--- begin SOURCE EXCERPT ---
If you have
been reading along with each blog, you know that we covered what happens to a
person, when he/she dies, yesterday. We
established that when a person dies, he/she is without life, without
immortality, without anything other than the shell of a body that has housed
the wonderful gift of life, which God so freely bestows upon each individual that
He has allowed to enter into the circle of life.
Line
5: “Therefore, when man dies, the breath goes back, into the hands of God and
that is a Scriptural fact.”
Well, let us
see if indeed this is a scriptural fact. Ecclesiastes 12:7 reads, “Then shall
the dust return to the earth as it was: and the spirit shall return unto God who gave it.”
The first
half of the verse confirms what was said yesterday in Psalms 104:29, “Thou
hidest thy face, they are troubled: thou takest away their breath, they die, and return to their dust.” Again, the Scriptures confirm that the body
or corpse eventually returns to dust. Now what about this “spirit” thing spoken
of by Ecclesiastes?
--- end SOURCE EXCERPT ---
- [SET TASKS]:
1. In the blog excerpt, which verse from Psalms is quoted, and what does it say happens when breath is taken away?
2. Please translate this sentence from the blog excerpt into Spanish: "Again, the Scriptures confirm that the body or corpse eventually returns to dust."
--- begin INFORMATION SUPPLIED ---
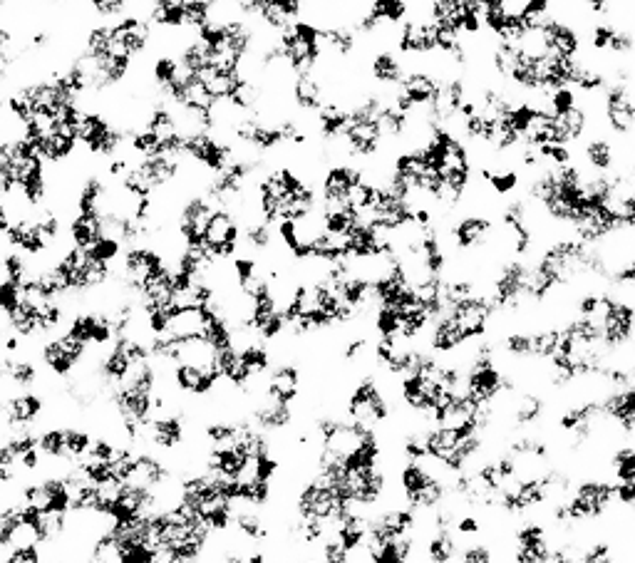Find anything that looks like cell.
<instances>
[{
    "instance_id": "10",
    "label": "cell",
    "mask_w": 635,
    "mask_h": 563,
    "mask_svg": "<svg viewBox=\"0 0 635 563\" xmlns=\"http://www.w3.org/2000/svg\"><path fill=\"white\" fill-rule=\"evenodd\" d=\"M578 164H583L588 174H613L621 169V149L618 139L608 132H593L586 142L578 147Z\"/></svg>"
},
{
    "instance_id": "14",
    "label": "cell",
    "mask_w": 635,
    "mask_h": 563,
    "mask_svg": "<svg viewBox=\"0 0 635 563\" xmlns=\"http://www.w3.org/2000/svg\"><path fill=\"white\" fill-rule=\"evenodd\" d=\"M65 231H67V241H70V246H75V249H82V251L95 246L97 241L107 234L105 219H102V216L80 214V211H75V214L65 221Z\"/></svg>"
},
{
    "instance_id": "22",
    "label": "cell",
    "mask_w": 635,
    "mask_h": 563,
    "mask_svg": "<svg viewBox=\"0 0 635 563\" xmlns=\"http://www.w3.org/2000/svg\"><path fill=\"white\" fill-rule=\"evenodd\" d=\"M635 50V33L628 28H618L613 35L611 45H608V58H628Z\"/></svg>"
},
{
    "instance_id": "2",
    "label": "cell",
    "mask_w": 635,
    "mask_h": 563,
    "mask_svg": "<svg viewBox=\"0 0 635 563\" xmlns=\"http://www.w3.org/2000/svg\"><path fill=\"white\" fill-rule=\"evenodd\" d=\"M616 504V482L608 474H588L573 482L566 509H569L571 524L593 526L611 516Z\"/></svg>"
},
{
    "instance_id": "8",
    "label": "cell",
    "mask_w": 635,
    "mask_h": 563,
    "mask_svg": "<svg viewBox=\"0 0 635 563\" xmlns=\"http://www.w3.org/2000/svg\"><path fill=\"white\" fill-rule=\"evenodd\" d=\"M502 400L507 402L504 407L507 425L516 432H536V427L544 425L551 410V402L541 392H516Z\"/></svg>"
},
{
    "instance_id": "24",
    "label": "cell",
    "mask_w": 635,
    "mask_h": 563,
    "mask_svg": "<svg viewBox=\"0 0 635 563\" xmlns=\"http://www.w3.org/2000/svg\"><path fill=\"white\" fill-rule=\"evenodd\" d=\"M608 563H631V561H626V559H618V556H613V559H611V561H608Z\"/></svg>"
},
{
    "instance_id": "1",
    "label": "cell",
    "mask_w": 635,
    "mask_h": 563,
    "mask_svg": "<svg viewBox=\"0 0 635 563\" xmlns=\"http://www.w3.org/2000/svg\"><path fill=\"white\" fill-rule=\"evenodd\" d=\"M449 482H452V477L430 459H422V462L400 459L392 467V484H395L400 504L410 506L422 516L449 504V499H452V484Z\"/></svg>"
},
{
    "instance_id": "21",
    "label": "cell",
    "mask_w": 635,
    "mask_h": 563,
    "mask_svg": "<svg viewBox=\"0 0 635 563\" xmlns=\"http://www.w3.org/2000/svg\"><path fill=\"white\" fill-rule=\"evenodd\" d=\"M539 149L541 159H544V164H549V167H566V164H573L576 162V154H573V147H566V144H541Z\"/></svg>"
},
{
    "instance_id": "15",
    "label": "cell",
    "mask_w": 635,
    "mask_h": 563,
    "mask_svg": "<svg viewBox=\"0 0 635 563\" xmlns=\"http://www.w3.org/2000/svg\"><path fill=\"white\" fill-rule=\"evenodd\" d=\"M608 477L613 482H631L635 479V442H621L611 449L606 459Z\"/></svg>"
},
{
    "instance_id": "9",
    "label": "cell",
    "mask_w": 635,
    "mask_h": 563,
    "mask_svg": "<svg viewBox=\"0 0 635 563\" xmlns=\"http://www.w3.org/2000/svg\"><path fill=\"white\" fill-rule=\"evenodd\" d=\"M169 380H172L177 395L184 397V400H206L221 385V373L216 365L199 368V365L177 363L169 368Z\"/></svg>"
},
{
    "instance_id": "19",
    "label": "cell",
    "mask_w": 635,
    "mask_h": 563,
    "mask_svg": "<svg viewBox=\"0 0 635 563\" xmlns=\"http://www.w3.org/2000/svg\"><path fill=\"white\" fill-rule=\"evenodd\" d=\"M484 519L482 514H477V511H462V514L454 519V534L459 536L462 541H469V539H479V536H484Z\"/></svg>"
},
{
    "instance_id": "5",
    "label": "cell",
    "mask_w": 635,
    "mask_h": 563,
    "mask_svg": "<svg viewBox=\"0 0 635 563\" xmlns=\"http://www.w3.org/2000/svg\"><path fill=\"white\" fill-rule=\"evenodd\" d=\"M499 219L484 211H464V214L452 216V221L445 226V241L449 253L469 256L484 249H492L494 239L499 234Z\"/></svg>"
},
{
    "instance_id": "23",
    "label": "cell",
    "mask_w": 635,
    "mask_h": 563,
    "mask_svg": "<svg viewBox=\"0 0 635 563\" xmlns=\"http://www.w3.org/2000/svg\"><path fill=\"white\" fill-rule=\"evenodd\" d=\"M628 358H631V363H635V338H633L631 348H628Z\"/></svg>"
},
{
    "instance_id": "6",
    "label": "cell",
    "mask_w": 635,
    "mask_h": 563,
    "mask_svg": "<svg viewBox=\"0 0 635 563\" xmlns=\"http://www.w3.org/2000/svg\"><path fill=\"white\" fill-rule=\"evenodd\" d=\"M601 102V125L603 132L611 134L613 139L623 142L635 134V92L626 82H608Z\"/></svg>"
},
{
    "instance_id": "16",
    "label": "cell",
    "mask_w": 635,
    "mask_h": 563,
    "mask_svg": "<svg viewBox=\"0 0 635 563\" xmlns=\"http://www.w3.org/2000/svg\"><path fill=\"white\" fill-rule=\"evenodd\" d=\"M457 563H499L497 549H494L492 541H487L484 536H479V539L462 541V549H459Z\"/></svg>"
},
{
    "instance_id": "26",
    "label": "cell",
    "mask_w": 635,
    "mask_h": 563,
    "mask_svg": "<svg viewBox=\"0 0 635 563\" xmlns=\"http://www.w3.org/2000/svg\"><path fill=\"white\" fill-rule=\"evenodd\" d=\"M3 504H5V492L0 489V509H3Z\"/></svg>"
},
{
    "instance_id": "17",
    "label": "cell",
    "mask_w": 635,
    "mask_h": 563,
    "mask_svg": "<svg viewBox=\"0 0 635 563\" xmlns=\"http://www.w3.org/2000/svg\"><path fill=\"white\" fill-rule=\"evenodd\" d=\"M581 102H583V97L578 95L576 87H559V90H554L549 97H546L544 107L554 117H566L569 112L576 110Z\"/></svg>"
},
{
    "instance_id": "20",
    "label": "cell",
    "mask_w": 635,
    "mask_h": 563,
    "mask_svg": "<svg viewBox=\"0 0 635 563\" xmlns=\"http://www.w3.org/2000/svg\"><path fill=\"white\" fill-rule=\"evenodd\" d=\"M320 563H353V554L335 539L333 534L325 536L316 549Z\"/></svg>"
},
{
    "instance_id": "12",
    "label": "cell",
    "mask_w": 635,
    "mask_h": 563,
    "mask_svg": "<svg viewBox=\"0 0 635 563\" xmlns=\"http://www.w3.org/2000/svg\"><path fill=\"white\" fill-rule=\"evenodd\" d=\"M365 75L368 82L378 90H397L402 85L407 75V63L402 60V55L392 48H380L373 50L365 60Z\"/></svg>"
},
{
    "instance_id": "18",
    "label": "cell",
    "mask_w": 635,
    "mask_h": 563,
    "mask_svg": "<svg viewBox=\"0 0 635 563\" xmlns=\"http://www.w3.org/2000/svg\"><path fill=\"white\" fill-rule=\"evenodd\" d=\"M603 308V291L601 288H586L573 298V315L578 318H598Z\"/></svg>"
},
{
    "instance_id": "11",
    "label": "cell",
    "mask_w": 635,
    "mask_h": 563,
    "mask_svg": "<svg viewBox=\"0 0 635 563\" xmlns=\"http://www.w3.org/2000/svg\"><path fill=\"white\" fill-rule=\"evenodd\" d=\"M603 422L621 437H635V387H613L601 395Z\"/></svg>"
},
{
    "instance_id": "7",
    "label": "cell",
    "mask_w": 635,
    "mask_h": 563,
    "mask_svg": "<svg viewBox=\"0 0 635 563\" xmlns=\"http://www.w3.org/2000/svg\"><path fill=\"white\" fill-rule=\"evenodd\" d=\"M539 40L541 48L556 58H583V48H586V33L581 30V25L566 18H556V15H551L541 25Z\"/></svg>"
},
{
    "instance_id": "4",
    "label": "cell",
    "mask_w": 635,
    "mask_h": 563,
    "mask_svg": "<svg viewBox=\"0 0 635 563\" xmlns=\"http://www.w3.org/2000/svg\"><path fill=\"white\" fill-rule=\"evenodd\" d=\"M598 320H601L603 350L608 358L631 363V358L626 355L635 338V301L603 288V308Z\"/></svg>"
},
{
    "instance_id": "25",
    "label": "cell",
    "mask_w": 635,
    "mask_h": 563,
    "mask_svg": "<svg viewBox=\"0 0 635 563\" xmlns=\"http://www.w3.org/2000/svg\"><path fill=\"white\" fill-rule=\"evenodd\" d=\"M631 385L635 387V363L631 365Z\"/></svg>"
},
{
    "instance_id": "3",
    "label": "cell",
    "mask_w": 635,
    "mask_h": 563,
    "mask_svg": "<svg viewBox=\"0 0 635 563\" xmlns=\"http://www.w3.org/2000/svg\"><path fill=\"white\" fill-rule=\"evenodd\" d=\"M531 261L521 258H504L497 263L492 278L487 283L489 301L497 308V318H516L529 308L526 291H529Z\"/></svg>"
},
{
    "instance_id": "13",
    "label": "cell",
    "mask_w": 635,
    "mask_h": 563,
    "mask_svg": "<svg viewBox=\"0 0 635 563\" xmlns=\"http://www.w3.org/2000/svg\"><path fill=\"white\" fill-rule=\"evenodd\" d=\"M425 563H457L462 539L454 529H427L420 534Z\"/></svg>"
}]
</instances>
--- end INFORMATION SUPPLIED ---
- [SOLUTIONS BY TASK]:
1. Psalms 104:29, which says that when their breath is taken away, they die and return to their dust.

2. Una vez más, las Escrituras confirman que el cuerpo o cadáver finalmente vuelve al polvo.